Wednesday, August 05, 2009
Floyd County man dies while saving wife's life
Tim Reynolds devoted his life to his wife, Pam. His actions on a South Carolina beach saved her life.
In early October every year, they celebrated their wedding anniversary by spending a week in Ocean City, Md. And every summer for the past 15 years, they traveled to Myrtle Beach, S.C., and stayed at a friend's condo.
It was there Friday, as they held hands and waded off shore, that a current pulled them toward the ocean, and all of the sudden their feet couldn't touch the sand anymore.
The way Pam Reynolds recalls, they yelled for help and three men responded. Tim Reynolds forced his wife toward the beach by pushing his hand on her back. She was taken safely to shore. Meanwhile, he was dragged farther by the current, and by the time his body was rescued, he was floating and unresponsive.
"For him to have pushed Pam to safety first," said niece Jessica Cook, 32, "was just a typical Tim thing to do."
Tim Reynolds, 50, of Copper Hill, was pronounced dead about 4:30 p.m. Friday at a Myrtle Beach hospital, according to Tamara Willard, deputy coroner of Horry County. He suffered asphyxiation due to drowning in a typically safe area of the beach, she said.
It was at least the third ocean drowning somehow related to rip tides in that area during the last month, Willard said.
Reynolds' last actions capped the life of a man who devoted himself to life at home with his wife. Until he was laid off in June, he drove a forklift and shipped orders at Salem's Novozymes Biologicals Inc., a producer of enzyme-based materials.
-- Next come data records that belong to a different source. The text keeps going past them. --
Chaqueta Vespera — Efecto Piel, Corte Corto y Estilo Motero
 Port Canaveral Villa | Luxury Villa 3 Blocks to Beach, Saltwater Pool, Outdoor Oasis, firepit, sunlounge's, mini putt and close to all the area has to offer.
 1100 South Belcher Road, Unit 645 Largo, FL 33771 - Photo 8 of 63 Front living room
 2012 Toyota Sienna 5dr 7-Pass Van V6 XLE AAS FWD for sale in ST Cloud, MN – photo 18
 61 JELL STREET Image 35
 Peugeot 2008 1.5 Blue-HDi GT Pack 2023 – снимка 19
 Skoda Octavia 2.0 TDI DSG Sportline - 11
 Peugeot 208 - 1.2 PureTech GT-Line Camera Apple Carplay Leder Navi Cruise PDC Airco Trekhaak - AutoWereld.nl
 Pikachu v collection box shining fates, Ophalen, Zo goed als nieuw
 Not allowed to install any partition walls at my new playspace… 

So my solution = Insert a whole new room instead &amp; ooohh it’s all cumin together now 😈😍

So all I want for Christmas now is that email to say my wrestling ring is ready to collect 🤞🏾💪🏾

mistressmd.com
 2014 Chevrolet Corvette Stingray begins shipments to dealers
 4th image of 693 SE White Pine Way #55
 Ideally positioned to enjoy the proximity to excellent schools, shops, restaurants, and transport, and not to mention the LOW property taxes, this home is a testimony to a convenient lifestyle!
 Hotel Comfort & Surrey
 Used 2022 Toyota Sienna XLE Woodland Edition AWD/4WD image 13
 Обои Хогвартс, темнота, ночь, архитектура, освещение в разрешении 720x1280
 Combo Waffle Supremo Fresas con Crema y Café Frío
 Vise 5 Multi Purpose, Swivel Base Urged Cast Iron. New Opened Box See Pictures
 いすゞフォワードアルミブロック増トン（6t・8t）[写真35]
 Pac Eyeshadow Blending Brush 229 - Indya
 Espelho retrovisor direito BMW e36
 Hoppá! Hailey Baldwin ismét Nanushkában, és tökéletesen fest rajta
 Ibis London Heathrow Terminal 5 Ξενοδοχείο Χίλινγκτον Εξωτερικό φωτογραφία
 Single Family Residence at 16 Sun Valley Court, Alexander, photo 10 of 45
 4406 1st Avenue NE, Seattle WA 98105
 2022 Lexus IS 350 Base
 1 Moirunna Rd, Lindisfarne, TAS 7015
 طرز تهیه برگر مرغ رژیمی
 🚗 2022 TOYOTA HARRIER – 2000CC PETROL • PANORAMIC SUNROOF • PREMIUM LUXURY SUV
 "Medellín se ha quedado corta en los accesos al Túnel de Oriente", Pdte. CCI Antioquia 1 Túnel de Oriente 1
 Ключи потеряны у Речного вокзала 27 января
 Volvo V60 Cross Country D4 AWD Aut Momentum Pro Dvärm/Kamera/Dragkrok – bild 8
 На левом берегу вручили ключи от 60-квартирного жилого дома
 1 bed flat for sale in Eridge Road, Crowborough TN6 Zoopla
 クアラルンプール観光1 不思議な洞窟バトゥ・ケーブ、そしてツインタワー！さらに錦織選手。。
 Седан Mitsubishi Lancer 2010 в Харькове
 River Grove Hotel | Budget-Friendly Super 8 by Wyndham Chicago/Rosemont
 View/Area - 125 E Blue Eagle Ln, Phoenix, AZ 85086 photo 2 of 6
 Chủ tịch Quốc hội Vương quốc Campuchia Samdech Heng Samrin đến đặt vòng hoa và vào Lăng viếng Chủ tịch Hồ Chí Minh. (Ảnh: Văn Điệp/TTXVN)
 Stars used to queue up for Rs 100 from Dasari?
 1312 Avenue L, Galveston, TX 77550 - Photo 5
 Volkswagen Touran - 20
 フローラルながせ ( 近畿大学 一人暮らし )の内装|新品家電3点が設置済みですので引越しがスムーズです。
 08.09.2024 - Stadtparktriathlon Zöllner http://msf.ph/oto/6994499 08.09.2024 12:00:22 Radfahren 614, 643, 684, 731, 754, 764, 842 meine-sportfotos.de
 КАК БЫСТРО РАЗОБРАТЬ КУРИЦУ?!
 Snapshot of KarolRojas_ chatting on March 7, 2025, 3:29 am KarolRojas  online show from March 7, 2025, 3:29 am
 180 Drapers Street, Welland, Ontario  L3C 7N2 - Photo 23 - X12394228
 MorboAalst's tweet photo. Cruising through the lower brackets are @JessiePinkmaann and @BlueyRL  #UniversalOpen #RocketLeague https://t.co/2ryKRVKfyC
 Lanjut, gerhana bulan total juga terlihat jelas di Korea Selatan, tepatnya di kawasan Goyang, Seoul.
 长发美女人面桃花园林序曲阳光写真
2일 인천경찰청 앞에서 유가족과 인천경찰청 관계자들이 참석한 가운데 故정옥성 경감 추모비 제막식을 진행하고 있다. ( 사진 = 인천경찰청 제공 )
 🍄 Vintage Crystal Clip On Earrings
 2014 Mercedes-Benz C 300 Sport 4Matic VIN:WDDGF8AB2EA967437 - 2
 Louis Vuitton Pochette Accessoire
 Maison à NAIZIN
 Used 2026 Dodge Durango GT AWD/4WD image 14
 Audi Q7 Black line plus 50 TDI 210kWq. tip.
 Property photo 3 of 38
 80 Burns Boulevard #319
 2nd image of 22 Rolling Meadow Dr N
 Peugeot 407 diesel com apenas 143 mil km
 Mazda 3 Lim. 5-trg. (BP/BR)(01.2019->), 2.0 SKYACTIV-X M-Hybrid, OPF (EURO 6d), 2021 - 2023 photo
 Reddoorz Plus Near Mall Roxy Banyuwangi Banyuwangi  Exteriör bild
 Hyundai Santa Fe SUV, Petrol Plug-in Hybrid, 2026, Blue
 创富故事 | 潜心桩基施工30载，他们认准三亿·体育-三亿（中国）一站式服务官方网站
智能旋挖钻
"He was a guy who worked hard at work, and went home and continued working," company president Ted Melnik said.
Tim and Pam Reynolds married 24 years ago. They met when she visited the envelope company warehouse where he worked to help her mother, who also worked there.
"We hit it off," Pam Reynolds said. "We'd go out on dates the way couples do. ... We would just talk all the time."
Soon after, they built a house in Elliston, where her parents gave them 5 acres. After doctors told them in the mid-1990s that they had inexplicable fertility complications, Pam Reynolds said, they moved to their farm in Copper Hill.
There, they remodeled an old house, Tim Reynolds made wood crafts, they worked together in the garden, and they kept the two horses they rode together.
"It was always just me and him," she said.
The couple, who didn't have children, doted on their many nieces and nephews, Cook said. Tim Reynolds would make jokes at family gatherings, such as saying that if Cook didn't make her signature dip for potato chips, that she couldn't come into the house.
"To be expected, none of us can believe that he's gone," said Linda King, one of Pam Reynolds' sisters.
Now, Pam Reynolds wears her husband's wedding band on her thumb and his watch on her wrist.